━━━━━ Texte fourni
Si vous votez en faveur du projet de loi légalisant l'euthanasie médicale volontaire alors vous devez être conscients qu'il est prévisible que certains paragraphes de l'article du projet de loi, qui limite le droit à l'aide médicale à mourir aux personnes majeures, aptes et assurées, soient déclarés inconstitutionnels par les tribunaux, entraînant de ce fait une ouverture non désirée à l'euthanasie médicale non volontaire des personnes inaptes et des mineurs. Par conséquent, si vous votez en faveur du projet de loi et que cet article est déclaré inconstitutionnel alors vous serez responsables de la légalisation de l'euthanasie volontaire et de l'euthanasie non volontaire et les citoyens du Québec pourront légitimement conclure que vous appuyez et cautionnez moralement la légalisation de l'euthanasie volontaire et de l'euthanasie non volontaire.

Si l'article du projet de loi n'est pas déclaré inconstitutionnel par les tribunaux, il y a de fortes chances que la légalisation de l'euthanasie non volontaire des personnes inaptes procède par un futur amendement législatif. Il existe un lien entre l'état des finances publiques du Québec et la légalisation de l'euthanasie pour certaines catégories de personnes plus vulnérables (inaptes). En effet, selon Jean-Louis Baudouin, ancien juge de la Cour d'appel du Québec, « l'explosion des coûts de la santé et la pression économique qui en résulte risquent de favoriser des programmes d'euthanasie pour certaines catégories de personnes plus vulnérables, dont le maintien en vie obère les finances de l'État ». Par conséquent, on ne saurait faire l'économie de certaines données factuelles relatives au vieillissement de la population du Québec et à l'augmentation des dépenses de santé qui en résulte. Selon le rapport Ménard de 2005 sur la pérennité du système de santé, le vieillissement de la population du Québec est « le troisième plus rapide des pays industrialisés après le Japon et l'Italie ». Le rapport ajoute :

« Les groupes d'âge appelés à croître le plus rapidement sont ceux pour lesquels l'utilisation des services sociaux et de santé est la plus élevée. Les ressources par habitant consacrées aux personnes âgées de 65 ans ou plus sont d'environ 3,7 fois plus élevées que pour la moyenne des groupes d'âge. Pour les personnes de 85 ans ou plus, c'est 7,7 fois plus par habitant que pour la moyenne de la population. La concentration des dépenses de santé et de services sociaux à la fin de la vie est particulièrement évidente pour les services offerts principalement aux personnes âgées en perte d'autonomie (...) dont les coûts augmentent de façon fulgurante à partir de 70 ans ».
━━━━━━━━━━
**Consignes:**
1/ Réécrivez le passage du texte sur le projet de loi qui va de « Si vous votez en faveur du projet de loi légalisant » jusqu'à « l'euthanasie non volontaire. », en y substituant « électeurs du Québec » à « citoyens du Québec ».
2/ Dans le texte sur le projet de loi, quel rang le rapport Ménard de 2005 attribue-t-il au vieillissement de la population du Québec parmi les pays industrialisés ?
Les items proviennent d'une source distincte de celle du texte sur le projet de loi.
━━━━━ Données enregistrées
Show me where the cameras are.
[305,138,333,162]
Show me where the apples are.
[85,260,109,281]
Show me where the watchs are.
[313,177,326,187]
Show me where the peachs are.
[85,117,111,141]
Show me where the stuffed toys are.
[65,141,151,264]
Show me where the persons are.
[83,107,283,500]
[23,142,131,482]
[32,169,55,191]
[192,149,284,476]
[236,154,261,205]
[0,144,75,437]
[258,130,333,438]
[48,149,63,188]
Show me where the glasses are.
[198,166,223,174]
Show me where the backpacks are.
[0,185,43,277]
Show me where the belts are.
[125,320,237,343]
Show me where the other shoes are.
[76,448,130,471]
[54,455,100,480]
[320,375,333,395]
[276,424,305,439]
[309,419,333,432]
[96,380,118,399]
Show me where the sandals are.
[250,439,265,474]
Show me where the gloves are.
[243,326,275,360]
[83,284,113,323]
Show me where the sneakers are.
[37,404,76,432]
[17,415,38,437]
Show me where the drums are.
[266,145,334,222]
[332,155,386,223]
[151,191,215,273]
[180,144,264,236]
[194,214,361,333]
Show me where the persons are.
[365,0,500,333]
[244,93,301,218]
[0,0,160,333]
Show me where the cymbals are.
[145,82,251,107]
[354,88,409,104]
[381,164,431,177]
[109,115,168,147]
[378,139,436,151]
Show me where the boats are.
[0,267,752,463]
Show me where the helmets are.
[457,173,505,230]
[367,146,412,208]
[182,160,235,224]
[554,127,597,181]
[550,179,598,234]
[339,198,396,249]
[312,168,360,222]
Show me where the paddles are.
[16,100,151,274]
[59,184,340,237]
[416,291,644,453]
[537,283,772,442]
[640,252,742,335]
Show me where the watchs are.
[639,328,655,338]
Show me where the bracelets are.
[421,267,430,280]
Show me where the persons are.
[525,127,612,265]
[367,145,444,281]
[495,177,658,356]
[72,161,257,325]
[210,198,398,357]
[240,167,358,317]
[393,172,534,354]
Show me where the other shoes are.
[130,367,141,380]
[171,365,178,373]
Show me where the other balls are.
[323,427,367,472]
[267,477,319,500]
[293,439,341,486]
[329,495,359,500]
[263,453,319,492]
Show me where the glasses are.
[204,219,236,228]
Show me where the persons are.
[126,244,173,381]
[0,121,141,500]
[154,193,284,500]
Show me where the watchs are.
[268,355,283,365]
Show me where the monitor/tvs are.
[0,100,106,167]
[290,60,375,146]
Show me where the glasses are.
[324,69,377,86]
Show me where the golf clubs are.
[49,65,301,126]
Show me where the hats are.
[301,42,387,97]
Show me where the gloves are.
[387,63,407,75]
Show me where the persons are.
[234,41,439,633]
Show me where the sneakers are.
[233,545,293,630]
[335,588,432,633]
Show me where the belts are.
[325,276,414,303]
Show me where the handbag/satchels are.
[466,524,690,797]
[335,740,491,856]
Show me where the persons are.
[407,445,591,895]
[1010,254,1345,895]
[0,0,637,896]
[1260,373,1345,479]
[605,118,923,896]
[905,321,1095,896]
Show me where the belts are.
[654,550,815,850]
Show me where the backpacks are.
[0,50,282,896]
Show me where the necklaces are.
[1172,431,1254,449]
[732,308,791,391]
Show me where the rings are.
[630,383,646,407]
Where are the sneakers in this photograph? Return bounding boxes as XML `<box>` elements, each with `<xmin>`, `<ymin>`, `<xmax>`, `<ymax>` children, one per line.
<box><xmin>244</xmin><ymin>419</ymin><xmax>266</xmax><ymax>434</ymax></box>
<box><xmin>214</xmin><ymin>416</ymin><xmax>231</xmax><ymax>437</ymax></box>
━━━━━━━━━━
**Réponses:**
1/
Si vous votez en faveur du projet de loi légalisant l'euthanasie médicale volontaire alors vous devez être conscients qu'il est prévisible que certains paragraphes de l'article du projet de loi, qui limite le droit à l'aide médicale à mourir aux personnes majeures, aptes et assurées, soient déclarés inconstitutionnels par les tribunaux, entraînant de ce fait une ouverture non désirée à l'euthanasie médicale non volontaire des personnes inaptes et des mineurs. Par conséquent, si vous votez en faveur du projet de loi et que cet article est déclaré inconstitutionnel alors vous serez responsables de la légalisation de l'euthanasie volontaire et de l'euthanasie non volontaire et les électeurs du Québec pourront légitimement conclure que vous appuyez et cautionnez moralement la légalisation de l'euthanasie volontaire et de l'euthanasie non volontaire.

2/ Le troisième rang, après le Japon et l'Italie.